Permessi di soggiorno più lunghi e meno cari

Milano – Permessi di soggiorno più lunghi e a costi minori per gli immigrati. Sarebbero queste le linee guida del decreto del Governo per rivedere la tassa di soggiorno a carico dei migranti, prevista dal decreto Maroni-Tremonti ed entrata in vigore il 30 gennaio. In particolare, l’esecutivo prevede di raddoppiare la durata dei permessi, cui corrisponderà un risparmio per i richiedenti. Ad esempio, il contributo è fissato in 80 euro per i permessi di durata compresa tra tre mesi e un anno. Raddoppiando la durata di validità dei documenti (che diventa da sei mesi a due anni), lo straniero risparmia la metà dell’importo dovuto. Lo stesso vale per i 100 euro pagati da chi chiede il permesso di durata compresa tra uno e due anni. Accanto all’aspetto economico, i tecnici dei Ministeri di Interno ed Integrazione si sono impegnati a spingere sull’informatizzazione delle procedure dei permessi di soggiorno e delle domande di cittadinanza per renderle più celeri e meno burocratiche, con risparmio anche per l’amministrazione dello Stato oltre che per l’immigrato. Di immigrazione, ha parlato ieri anche il Ministro per la Cooperazione internazionale e l’integrazione, Andrea Riccardi, in audizione alla commissione Affari Costituzionali del Senato.

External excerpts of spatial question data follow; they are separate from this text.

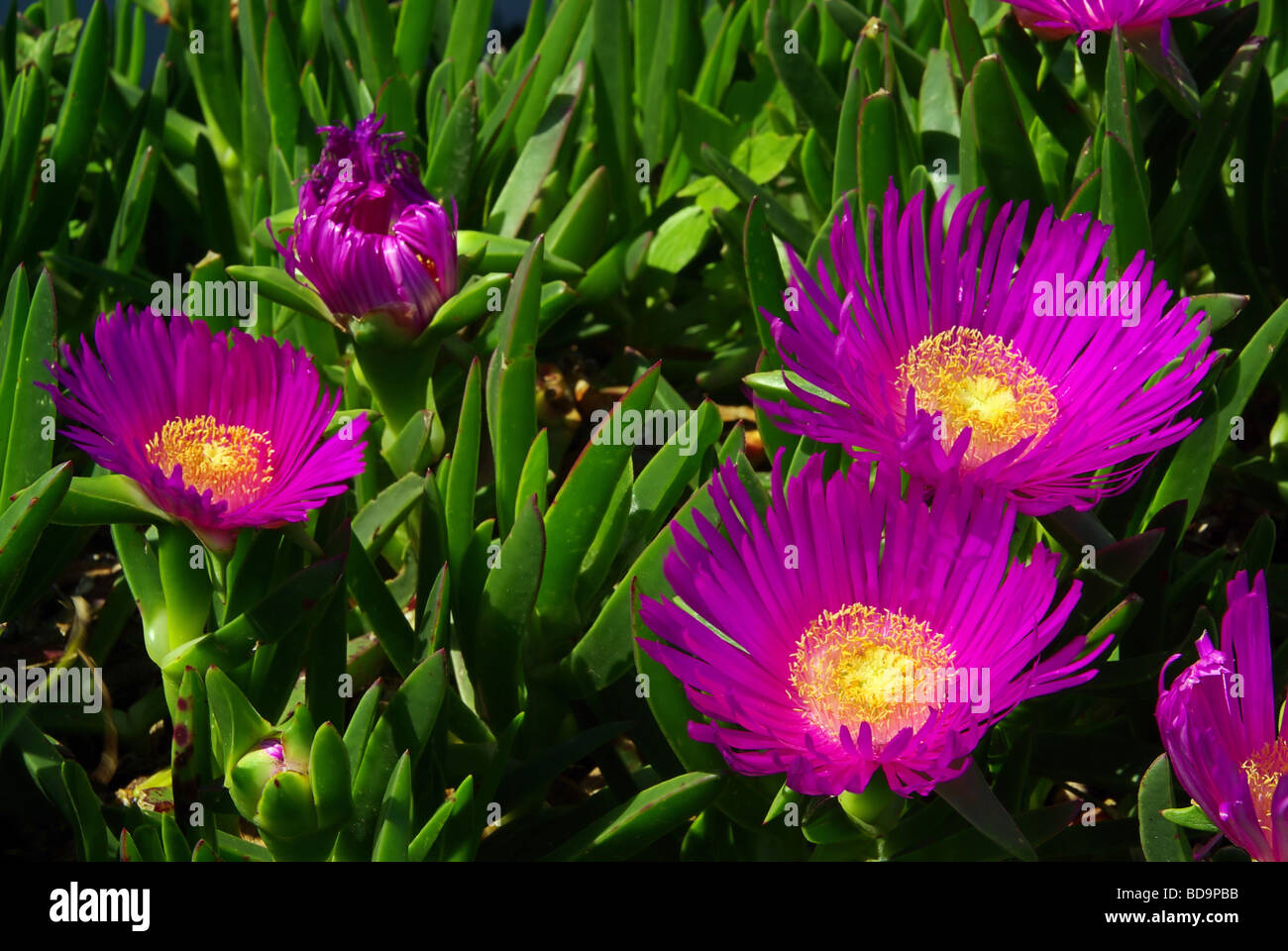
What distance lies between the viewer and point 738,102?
1.59m

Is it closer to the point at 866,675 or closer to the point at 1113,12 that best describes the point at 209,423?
the point at 866,675

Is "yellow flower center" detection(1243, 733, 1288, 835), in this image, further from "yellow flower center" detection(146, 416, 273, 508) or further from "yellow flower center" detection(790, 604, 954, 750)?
"yellow flower center" detection(146, 416, 273, 508)

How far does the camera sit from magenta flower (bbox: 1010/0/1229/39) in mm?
1078

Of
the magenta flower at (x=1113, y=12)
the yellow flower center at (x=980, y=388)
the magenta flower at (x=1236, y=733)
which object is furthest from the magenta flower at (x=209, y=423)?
the magenta flower at (x=1113, y=12)

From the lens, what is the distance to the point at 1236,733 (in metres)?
0.81

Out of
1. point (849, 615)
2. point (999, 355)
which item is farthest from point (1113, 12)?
point (849, 615)

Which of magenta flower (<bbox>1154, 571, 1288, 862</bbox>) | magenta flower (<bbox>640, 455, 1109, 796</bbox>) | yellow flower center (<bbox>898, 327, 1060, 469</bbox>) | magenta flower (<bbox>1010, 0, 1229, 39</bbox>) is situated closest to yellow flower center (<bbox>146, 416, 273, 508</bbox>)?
magenta flower (<bbox>640, 455, 1109, 796</bbox>)

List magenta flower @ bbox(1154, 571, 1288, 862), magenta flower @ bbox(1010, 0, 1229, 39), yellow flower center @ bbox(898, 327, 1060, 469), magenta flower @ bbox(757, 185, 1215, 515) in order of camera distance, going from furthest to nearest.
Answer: magenta flower @ bbox(1010, 0, 1229, 39), yellow flower center @ bbox(898, 327, 1060, 469), magenta flower @ bbox(757, 185, 1215, 515), magenta flower @ bbox(1154, 571, 1288, 862)

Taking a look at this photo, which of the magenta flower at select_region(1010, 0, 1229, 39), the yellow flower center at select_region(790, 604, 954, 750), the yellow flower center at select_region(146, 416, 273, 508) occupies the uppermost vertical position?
the magenta flower at select_region(1010, 0, 1229, 39)

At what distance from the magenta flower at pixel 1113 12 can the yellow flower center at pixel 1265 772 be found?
0.58m

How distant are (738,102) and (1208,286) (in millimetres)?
568

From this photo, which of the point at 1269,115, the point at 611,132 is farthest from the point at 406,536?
the point at 1269,115

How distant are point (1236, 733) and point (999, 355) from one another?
30cm

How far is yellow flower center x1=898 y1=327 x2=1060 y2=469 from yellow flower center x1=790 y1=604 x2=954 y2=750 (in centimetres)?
15
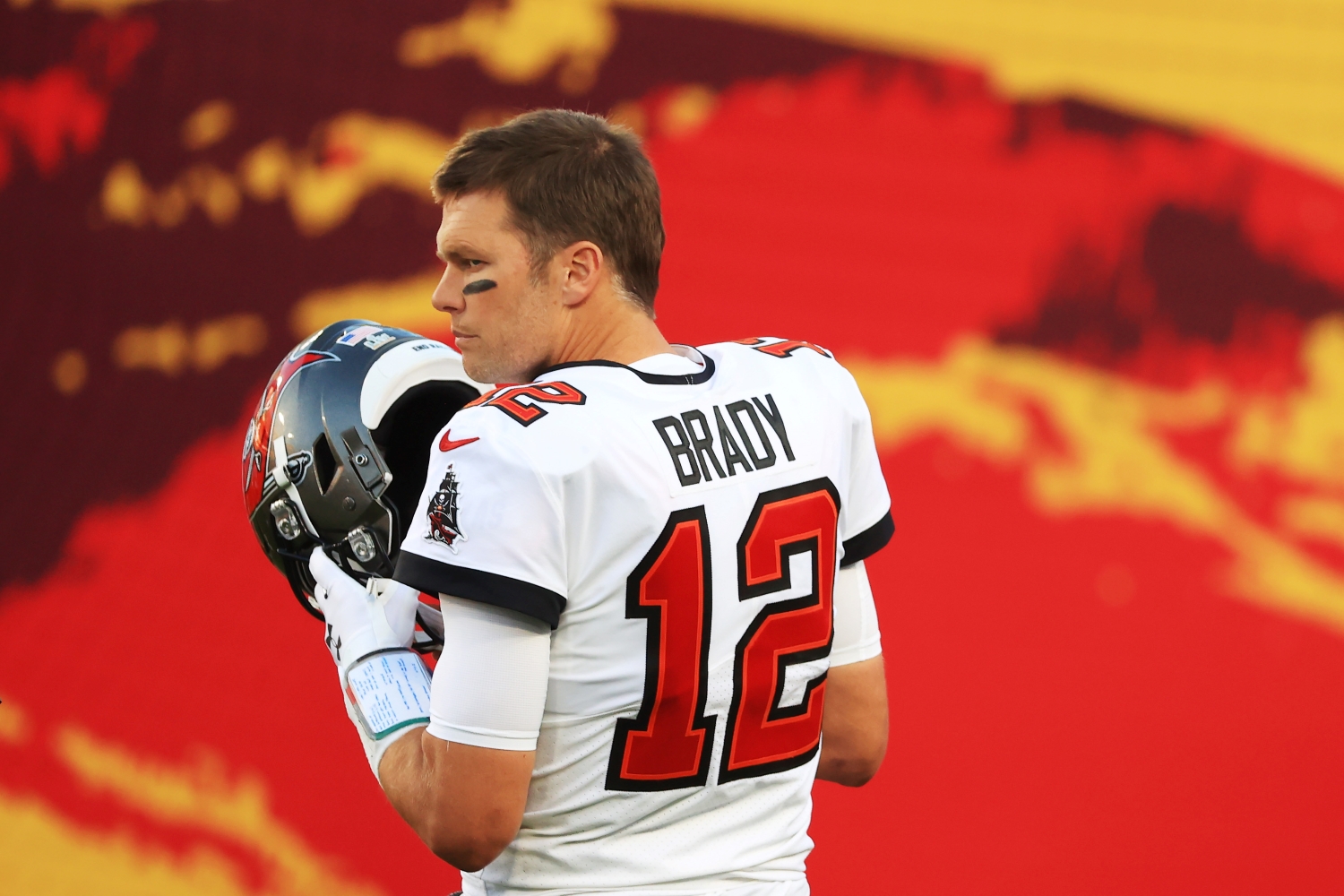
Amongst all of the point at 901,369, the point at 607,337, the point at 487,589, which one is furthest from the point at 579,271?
the point at 901,369

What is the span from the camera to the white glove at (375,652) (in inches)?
45.2

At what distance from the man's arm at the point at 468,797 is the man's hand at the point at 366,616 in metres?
0.15

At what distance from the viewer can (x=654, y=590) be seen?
1092 millimetres

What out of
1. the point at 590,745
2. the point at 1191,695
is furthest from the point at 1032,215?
the point at 590,745

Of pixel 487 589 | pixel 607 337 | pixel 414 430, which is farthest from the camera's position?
A: pixel 414 430

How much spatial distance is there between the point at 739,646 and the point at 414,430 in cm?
59

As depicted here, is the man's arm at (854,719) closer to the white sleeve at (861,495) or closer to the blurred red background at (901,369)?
the white sleeve at (861,495)

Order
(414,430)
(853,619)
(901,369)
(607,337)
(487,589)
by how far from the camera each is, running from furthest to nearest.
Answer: (901,369)
(414,430)
(853,619)
(607,337)
(487,589)

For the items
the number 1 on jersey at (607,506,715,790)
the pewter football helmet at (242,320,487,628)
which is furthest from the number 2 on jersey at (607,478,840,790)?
the pewter football helmet at (242,320,487,628)

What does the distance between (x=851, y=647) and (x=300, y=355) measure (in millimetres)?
686

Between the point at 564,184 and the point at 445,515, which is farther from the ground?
the point at 564,184

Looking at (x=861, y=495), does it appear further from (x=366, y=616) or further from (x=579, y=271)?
(x=366, y=616)

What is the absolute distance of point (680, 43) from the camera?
286cm

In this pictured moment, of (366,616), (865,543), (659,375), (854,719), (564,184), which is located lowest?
(854,719)
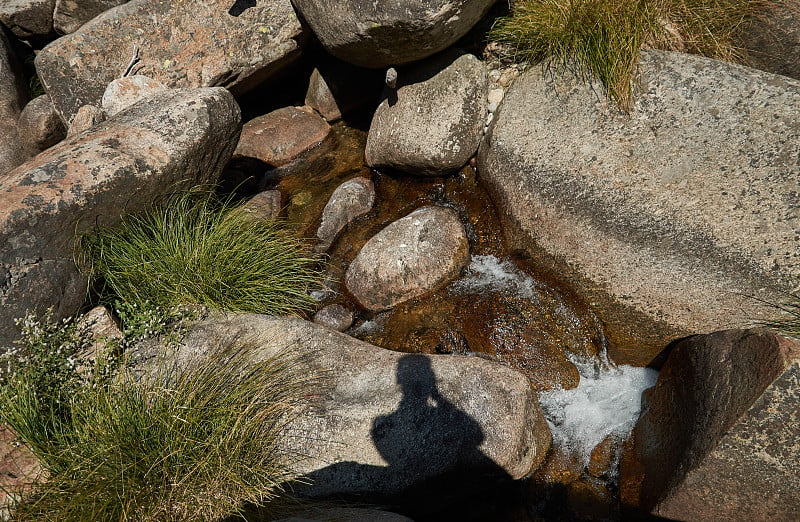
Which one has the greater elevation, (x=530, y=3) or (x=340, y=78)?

Riferendosi proprio alla tassa di soggiorno, Riccardi ha confermato il proprio impegno “per trovare una soluzione equilibrata”.

 
“Con il Ministro Cancellieri – ha aggiunto – siamo d’accordo per eliminare tutte quelle norme vessatorie, quei ritardi inspiegabili, quelle lentezze burocratiche che rendono umiliante per gli stranieri la richiesta di permessi, certificati e documenti”.
Riccardi ha anche lanciato l’allarme legato a circa 600mila permessi di soggiorno rilasciati tra il 2009 e il 2010 per motivi di lavoro o di famiglia che, secondo la Caritas, non sarebbero stati rinnovati. “Mi auguro – ha aggiunto il ministro – che parte di queste persone siano tornate nel loro Paese, ma una percentuale non trascurabile, che si può stimare intorno a 350mila persone, rischia di finire nel circuito dell’irregolarità. Il problema dell’immigrazione – ha ribadito – non deve diventare emergenza, ma deve essere affrontato nella logica della stabilità di queste presenze, della compatibilità e dell’integrazione”. Annunciando che, presto, farà visita, con il Ministro dell’Interno, ai Cie (“Sono una risposta solo parziale al problema, vogliamo verificare a fondo non solo la loro funzione, ma anche la vivibilità del loro ambiente”), Riccardi è tornato sul tema della cittadinanza ai figli degli immigrati nati in Italia.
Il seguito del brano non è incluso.